Como tornar as estruturas mais resilientes para desastres naturais?
Eventos climáticos extremos pedem que construções sejam mais resistentes
Um relatório do U.S. Green Building Council (USGBC) destaca que, entre 2000 e 2019, o número de desastres naturais aumentou em 75% em comparação com o período de 1980 a 1999. Nos primeiros seis meses de 2024, enchentes resultaram em mortes e deixaram milhares de desabrigados no Rio Grande do Sul e em regiões distantes como Indonésia, Afeganistão e Quênia. Estes eventos climáticos têm um impacto humano e econômico significativo. Somente no Brasil, entre 2013 e 2023, esses eventos custaram quase R$ 640 bilhões, afetando milhões de famílias e causando a perda de vidas.
Para diminuir ou mitigar os efeitos destes eventos climáticos e evitar que mais desastres como estes aconteçam, as construções e os métodos construtivos devem passar por mudanças e se tornar mais resilientes.
“A atualização das normativas e legislações brasileiras tem conduzido para infraestruturas mais duráveis e com maior planejamento, sendo atualmente exigidas todas as licenças ambientais, planos de manejo, de destino dos resíduos, e de manutenção. Porém, existe uma porção grande de obras implementada sob a ótica de normativas antigas, e que precisa de atualização”, pontua Lucas Vaslanv da Silva Wolff, professor dos cursos de Engenharia Civil e Arquitetura da FAE Centro Universitário.
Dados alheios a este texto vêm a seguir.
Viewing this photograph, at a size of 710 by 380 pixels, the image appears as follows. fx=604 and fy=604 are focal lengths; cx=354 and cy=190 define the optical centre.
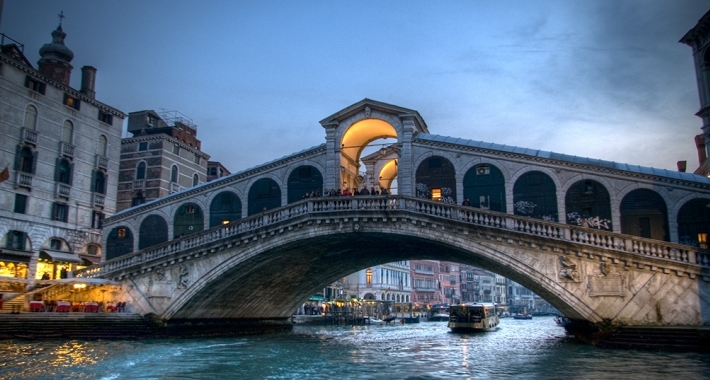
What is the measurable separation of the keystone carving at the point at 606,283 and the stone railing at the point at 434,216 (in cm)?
100

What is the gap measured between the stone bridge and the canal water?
11.7 feet

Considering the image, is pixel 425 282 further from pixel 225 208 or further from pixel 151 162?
pixel 225 208

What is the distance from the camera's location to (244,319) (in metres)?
42.2

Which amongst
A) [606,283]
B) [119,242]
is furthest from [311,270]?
[606,283]

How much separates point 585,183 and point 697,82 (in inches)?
282

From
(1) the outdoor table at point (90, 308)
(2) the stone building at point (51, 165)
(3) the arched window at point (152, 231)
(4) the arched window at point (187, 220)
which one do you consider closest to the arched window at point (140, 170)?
(2) the stone building at point (51, 165)

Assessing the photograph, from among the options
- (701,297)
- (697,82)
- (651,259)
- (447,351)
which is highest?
(697,82)

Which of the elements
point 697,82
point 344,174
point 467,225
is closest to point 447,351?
point 467,225

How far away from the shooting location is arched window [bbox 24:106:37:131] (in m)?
40.5

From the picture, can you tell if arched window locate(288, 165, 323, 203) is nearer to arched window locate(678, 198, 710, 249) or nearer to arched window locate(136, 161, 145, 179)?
arched window locate(678, 198, 710, 249)

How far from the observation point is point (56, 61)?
149ft

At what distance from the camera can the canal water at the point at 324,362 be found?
18.4 m

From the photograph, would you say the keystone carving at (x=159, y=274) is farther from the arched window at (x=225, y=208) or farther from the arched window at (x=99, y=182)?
the arched window at (x=99, y=182)

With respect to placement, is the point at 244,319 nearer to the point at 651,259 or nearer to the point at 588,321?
the point at 588,321
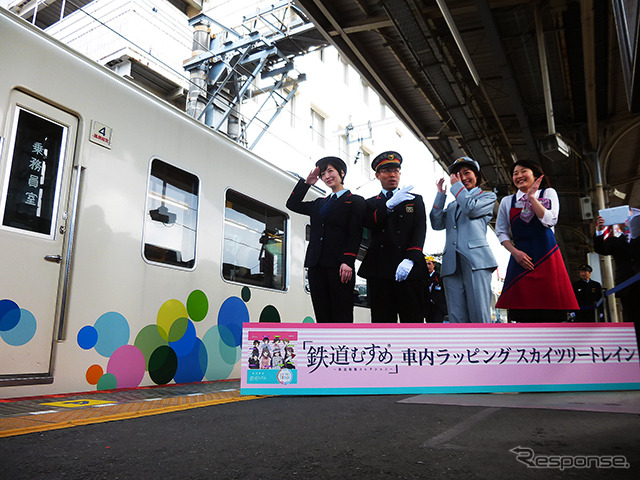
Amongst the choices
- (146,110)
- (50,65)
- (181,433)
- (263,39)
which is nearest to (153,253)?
(146,110)

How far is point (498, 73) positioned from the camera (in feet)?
26.9

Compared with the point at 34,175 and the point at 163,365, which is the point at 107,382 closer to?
the point at 163,365

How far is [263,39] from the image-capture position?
9695 mm

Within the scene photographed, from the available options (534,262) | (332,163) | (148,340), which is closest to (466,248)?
(534,262)

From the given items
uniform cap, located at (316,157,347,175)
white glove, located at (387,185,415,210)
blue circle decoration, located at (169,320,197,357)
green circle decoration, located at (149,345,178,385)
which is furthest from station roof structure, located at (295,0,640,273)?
green circle decoration, located at (149,345,178,385)

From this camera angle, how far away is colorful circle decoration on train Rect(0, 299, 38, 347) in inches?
111

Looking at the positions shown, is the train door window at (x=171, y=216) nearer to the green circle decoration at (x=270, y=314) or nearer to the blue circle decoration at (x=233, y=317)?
the blue circle decoration at (x=233, y=317)

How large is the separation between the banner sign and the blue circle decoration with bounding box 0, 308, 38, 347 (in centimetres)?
164

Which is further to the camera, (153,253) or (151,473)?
(153,253)

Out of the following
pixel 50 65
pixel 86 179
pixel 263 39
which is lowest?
pixel 86 179

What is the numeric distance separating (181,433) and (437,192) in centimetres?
259

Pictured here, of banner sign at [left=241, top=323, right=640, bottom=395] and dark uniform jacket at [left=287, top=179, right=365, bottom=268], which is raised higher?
dark uniform jacket at [left=287, top=179, right=365, bottom=268]

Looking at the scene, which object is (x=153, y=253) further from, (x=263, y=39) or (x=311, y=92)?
(x=311, y=92)

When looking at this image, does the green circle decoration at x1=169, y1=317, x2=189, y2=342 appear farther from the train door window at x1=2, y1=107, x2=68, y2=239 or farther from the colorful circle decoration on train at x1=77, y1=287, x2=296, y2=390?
the train door window at x1=2, y1=107, x2=68, y2=239
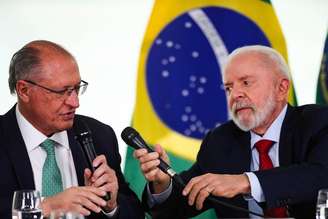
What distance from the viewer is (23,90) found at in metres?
3.29

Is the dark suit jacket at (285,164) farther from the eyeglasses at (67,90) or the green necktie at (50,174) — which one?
the eyeglasses at (67,90)

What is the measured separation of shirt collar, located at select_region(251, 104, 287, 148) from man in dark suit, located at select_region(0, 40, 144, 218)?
0.58m

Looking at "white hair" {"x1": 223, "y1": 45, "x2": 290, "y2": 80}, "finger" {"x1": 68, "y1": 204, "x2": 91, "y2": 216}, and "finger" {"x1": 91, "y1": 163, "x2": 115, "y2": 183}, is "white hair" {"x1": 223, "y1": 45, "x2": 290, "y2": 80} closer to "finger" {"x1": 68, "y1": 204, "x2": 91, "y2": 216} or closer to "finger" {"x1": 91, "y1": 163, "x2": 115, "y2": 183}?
"finger" {"x1": 91, "y1": 163, "x2": 115, "y2": 183}

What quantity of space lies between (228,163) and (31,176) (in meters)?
0.83

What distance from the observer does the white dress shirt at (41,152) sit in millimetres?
3287

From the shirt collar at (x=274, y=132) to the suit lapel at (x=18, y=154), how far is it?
3.09 ft

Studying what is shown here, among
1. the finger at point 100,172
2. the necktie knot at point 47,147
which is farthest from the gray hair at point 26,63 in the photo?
the finger at point 100,172

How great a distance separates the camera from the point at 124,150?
4.02 metres

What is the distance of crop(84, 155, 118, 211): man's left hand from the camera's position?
2.96m

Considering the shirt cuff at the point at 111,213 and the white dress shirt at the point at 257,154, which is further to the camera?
the white dress shirt at the point at 257,154

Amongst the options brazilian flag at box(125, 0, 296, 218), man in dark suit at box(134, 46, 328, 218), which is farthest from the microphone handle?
brazilian flag at box(125, 0, 296, 218)

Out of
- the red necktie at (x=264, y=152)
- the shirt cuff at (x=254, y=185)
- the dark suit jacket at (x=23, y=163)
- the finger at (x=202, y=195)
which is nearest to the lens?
the finger at (x=202, y=195)

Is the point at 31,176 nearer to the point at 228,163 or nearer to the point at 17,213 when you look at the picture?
the point at 17,213

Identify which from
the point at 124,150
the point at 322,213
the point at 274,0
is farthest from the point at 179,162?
the point at 322,213
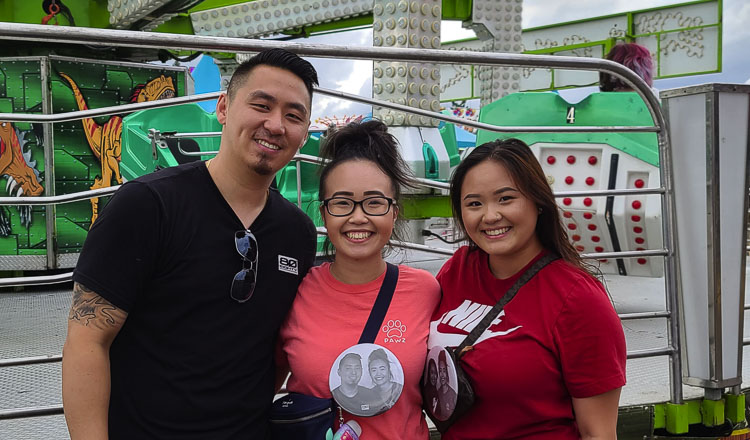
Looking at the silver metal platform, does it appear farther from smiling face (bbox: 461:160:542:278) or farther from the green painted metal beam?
the green painted metal beam

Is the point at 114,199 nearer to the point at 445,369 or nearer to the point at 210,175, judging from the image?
the point at 210,175

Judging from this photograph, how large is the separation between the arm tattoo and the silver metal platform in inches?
45.0

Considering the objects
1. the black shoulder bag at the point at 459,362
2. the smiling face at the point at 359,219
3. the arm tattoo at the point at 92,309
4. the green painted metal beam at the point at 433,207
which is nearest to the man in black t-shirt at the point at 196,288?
the arm tattoo at the point at 92,309

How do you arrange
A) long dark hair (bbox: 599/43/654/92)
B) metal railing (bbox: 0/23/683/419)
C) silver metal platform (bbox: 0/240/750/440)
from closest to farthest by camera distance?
metal railing (bbox: 0/23/683/419) → silver metal platform (bbox: 0/240/750/440) → long dark hair (bbox: 599/43/654/92)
Dentre os desafios para a adequação destas construções já existentes está o rastreio das informações pertinentes a estas obras, pois boa parte das documentações de projeto e construção é perdida com os anos, o que requer um trabalho inicial de levantamento de dados da estrutura para poder entender suas necessidades para as eventuais obras necessárias para atualização. “Vencida esta etapa inicial, que consiste em vários levantamentos de campo e ensaios de laboratório, vem a implementação das novas normativas e construção de todas as documentações de segurança atualmente necessárias para uma estrutura existente de resiliência”, explica Wolff.
Wolff também lembra que, dentre as soluções técnicas aplicadas, destacam-se concretos com aditivos e adições que conferem maior resistência, menor porosidade e menor necessidade de manutenção. “Está sendo implementado também o uso de fibras poliméricas, que melhoram as propriedades do concreto e a fissuração, com a proteção do aço em seu interior”, informa o professor da FAE.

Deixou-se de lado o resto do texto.